We used EFS a surrogate marker of global efficacy, which encompasses optimal disease control for the hematologist and acceptable tolerance for the patient. In 1 L, dasatinib and nilotinib were associated with significantly better EFS than imatinib. This global advantage of 2 G in 1 L is mainly driven by better efficacy. The TKIs had similar failure rates for intolerance in 1 L. All TKI fared the same for EFS in 2 L and 3 L, suggesting that at these timepoints, there was not a globally superior TKI. That said, a given patient may benefit from one molecule over the other when comorbidities are considered.

This study demonstrates that the CML patient journey is more complex than suggested by clinical trials, and that although the overall survival of these patients is excellent [1], the tolerance to the medication is the major driver of therapy changes in all lines of treatment; this occurs more frequently than in clinical trials.
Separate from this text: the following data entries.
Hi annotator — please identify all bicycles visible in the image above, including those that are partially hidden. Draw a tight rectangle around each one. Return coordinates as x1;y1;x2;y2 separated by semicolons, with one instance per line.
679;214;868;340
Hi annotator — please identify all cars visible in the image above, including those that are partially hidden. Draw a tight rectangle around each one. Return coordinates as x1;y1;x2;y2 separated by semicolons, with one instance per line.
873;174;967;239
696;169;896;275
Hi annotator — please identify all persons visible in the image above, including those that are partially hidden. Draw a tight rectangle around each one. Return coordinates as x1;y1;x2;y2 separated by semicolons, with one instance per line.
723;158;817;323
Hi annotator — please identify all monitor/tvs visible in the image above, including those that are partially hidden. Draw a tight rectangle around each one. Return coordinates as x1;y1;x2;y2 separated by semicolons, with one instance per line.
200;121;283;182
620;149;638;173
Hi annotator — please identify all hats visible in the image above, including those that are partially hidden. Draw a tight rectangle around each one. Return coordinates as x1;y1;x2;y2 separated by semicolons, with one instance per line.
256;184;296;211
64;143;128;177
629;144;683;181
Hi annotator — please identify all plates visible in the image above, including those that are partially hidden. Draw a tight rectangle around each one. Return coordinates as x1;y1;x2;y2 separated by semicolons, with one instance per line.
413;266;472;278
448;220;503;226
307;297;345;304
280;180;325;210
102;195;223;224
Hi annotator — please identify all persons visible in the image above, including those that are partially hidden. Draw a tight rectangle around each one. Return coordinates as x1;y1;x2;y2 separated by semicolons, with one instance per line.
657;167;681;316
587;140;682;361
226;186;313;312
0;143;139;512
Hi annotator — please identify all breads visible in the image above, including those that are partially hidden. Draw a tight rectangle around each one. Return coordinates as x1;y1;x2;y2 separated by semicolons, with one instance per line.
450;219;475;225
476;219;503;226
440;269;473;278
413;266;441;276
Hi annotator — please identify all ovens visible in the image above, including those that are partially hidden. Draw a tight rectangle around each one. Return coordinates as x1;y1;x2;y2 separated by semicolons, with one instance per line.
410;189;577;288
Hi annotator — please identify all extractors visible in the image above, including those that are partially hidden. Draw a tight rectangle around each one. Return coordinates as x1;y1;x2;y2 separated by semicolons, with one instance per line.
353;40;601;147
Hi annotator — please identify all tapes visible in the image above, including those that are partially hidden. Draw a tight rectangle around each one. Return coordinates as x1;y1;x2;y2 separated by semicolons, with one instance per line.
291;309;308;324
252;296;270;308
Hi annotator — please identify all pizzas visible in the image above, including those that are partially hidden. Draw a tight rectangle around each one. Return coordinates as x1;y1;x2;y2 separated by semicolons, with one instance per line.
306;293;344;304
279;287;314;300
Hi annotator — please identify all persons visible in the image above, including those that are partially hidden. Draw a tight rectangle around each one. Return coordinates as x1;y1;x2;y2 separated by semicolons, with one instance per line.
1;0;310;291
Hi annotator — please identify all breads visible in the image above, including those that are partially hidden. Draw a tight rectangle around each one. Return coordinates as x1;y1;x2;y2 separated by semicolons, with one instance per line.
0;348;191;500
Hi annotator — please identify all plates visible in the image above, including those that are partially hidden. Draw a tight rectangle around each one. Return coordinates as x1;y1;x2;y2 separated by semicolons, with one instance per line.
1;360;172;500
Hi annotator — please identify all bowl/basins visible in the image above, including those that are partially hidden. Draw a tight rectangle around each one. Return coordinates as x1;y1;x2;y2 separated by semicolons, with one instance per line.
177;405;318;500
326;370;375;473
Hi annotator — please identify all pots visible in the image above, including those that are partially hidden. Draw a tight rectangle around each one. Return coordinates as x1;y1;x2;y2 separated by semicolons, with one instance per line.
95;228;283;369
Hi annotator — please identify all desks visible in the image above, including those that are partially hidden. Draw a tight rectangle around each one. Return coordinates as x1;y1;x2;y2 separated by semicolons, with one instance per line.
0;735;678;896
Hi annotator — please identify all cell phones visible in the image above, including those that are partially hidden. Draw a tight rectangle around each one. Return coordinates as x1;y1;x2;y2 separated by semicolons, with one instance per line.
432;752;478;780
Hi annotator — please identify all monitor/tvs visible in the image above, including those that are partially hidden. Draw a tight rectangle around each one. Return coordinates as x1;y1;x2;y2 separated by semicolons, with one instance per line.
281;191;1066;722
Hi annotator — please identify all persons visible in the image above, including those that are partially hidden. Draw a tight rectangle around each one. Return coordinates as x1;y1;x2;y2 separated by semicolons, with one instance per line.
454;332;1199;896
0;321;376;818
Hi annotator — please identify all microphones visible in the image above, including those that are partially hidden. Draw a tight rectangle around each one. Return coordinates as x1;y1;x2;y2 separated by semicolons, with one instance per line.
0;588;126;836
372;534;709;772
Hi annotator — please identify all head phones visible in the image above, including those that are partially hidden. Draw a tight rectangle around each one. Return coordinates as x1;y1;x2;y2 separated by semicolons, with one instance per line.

We speculate that intolerance may be a factor limiting eligibility for treatment-free remission, and that better-tolerated treatment strategies would lead to more sustained deep molecular response which is a prerequisite for TFR attempt. For example, lower starting doses of dasatinib [12], weekend holiday schedules [13], and (C)min titration [14] have been shown to be more tolerable and at least equally effective than the 100 mg daily approved dosing.

In summary, this RW study of a large cohort of CML patients identify that TKI switching is frequent in all lines of treatment and mainly driven by intolerance. An event-free survival analysis demonstrated that 2 G are superior to imatinib in 1 L owing to less resistance, but that all TKI are globally equivalent in later lines of treatment. Overall survival was the same regardless of whether patients remained on their first TKI or switched. Our results suggest that the most important unmet medical need in CML is better-tolerated treatment strategies.